The picture above is what's left of the veggies. They were so good, my 10 year old daughter and I couldn't stop eating them (she mainly went for the carrots). YUM!!!
Nutritional info will vary depending on the veggies you use and how much oil you use. As long as you keep the oil to a minimum this is a very safe and healthy way to eat. I look at veggies as "free food". Nobody ever got fat from eating too much broccoli!!
After poking around some blogs, I did discover *this* recipe. Scroll down to "Calabacitas". This is an excellent blog and an example of where I'd like to be in about a year (not weight wise, that will take much longer).

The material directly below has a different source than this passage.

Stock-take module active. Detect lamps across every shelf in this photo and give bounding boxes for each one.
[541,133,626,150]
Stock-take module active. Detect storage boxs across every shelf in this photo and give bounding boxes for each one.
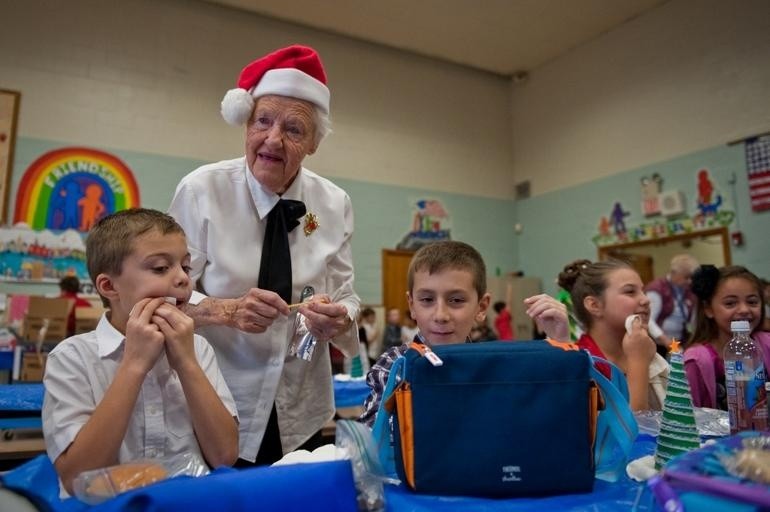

Thursday, September 3, 2009
"Thin" Breakfast Sandwich
Yummy breakfast sandwich:
1 serving Arnold's Select Sandwich Thins Multigrain or Whole Wheat (MG pictured)
1 large Egglands Best Egg, cooked in pan that's sprayed lightly with oil using a Misto
1 slice Kraft 2% American cheese single
.5 ounces Earthbound Farm Organic Baby Spinach
1/2 plum tomato
Toast bread lightly, assemble in any order you like, and enjoy :).